Michael Gregorio is the “shared skin” of literary thriller writers Daniela De Gregorio and Michael G. Jacob. Professors in their day jobs, the husband and wife team took to writing together when their individual works did not find any takers. While “it really is impossible to say at the end who wrote exactly what,” their writing responsibilities are clearly delineated: “Daniela is hot on dialogue, plot and intrigue, while [Michael is] more interested in settings, people and places.” In their own words, “We are very different writers, and we approach things differently, which leads to a great deal of lively discussion.” The couple’s efforts to “complement each other’s strengths” seems to be working. As per Kirkus Reviews the couple’s latest release, Cry Wolf, has “some deliciously dry humor and a lively, tough-minded plot.”

Angela Scipioni and Julie Scipioni

Iris & Lily Angela & Julie Scipioni Five in Bloom Fenraury 2015

It took Angela Scipioni and Julie Scipioni four years of e-mailing back and forth across the Atlantic Ocean before they could publish Iris & Lily at age 55 and 53 respectively. The sisters found that in order to write together “they had to get past all the small talk and really get down to who [they] were as grown-up women.” The story, which is also about two sisters “who have always confided in each other about everything, except what really counts,” has, in the words of Vogue Italy, a “flowing narrative”—which, according to the Huffington Post, “will be talked about for a long time.” In order to bring authorial integrity to the project the authors had to, in their own words, “learn to deal with the overlapping of the fictional relationship of Iris and Lily with our relationship as sisters.

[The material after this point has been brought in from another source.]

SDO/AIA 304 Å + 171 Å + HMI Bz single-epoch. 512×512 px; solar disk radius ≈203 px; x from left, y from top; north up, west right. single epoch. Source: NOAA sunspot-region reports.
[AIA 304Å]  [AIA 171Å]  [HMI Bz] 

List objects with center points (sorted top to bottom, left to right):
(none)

Marina Budhos and Marc Aronson

Marina Budhos and Marc Aronson had both published separately before “they discovered that they each have sugar in their family backgrounds” and decided to write “a journey through time, telling the history of world economies, agriculture, slavery and more through the lens of sugar.” The book landed on several best-of lists and was nominated for 2012 YALSA Award for Excellence in Nonfiction for Young Adults. Like Michael Gregorio, the other husband-and-wife team on this list, Budhos and Aronson “butt[ed] heads a little” but were aware of their respective strengths and weaknesses. In Budhos’s words “I’m the fiction writer in the team, and Marc is the historian, and we realized there’s a way in which the merging of those two sensibilities can form a whole.”

Kathy Hatfield and Julie Mannix von Zerneck

This mother-daughter duo had to go through a heart-wrenching separation in order to come together as writers. Since Kathy was given up for adoption at birth, Julie and Kathy “had entire lives to recount.” Not wishing to meet as strangers they exchanged lengthy letters which “turn[ed] into chapters.” In their own words, “All we were doing was telling each other our stories, in an attempt to show each other who we were and what we’d done in all the years we’d been apart.” The “heartwarming dual autobiography,” in the words of Kirkus Reviews, has “[a] particular strength of the narrative [that] is the two distinct styles of writing; each author states her own point of view simply, without embellishment. The reunion is similarly understated, which makes the meeting even more poignant.”